▸ RECORDS FOR THIS EXERCISE

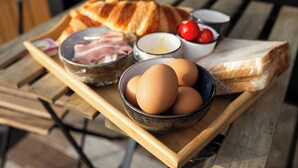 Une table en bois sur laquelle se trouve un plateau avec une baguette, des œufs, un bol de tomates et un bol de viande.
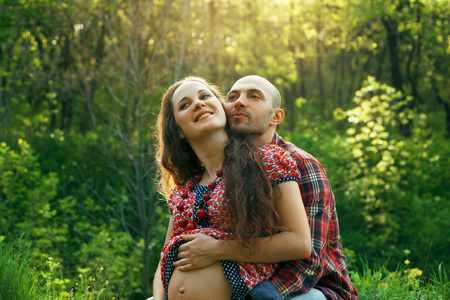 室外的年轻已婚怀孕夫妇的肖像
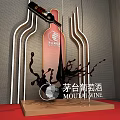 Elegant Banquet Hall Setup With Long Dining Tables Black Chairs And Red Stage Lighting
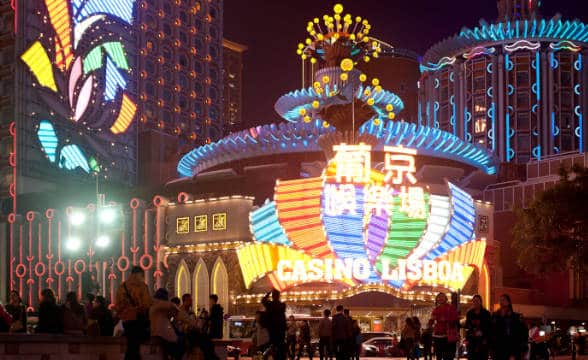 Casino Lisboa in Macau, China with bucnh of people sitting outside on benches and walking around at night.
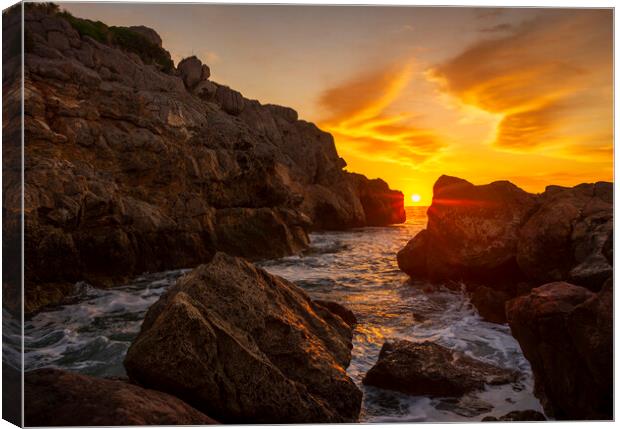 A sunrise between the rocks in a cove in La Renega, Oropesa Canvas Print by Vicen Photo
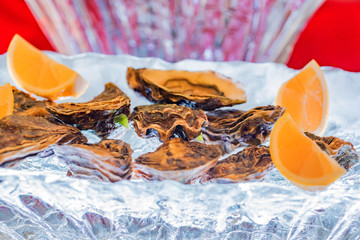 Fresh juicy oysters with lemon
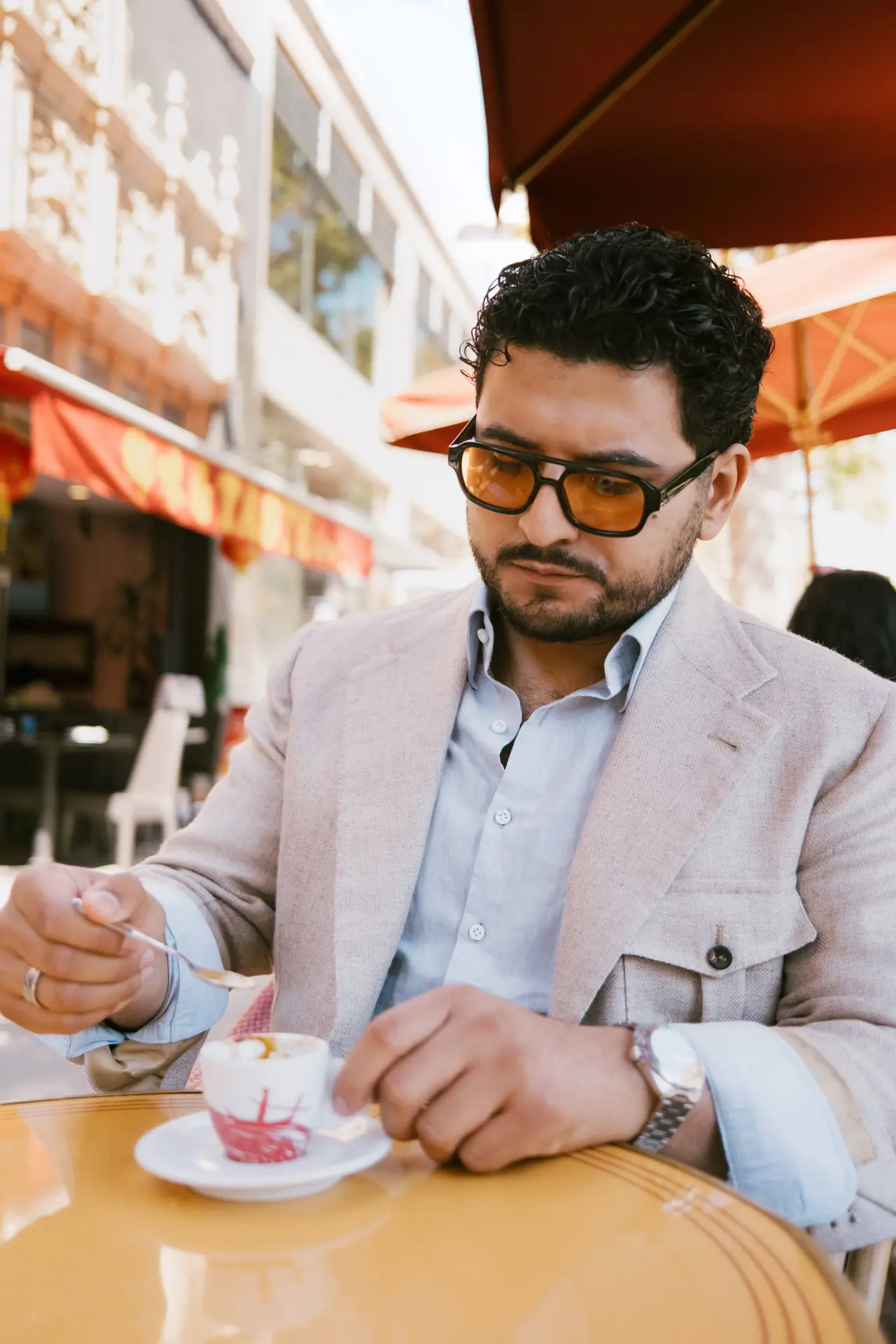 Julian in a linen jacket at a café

▸ WORK ITEM
Every line from the one containing "A sunrise between" through the last line of the listing must be written out again exactly, and no other line. Leave the pictures aside.

▸ SOLVED EXERCISE
 A sunrise between the rocks in a cove in La Renega, Oropesa Canvas Print by Vicen Photo
 Fresh juicy oysters with lemon
 Julian in a linen jacket at a café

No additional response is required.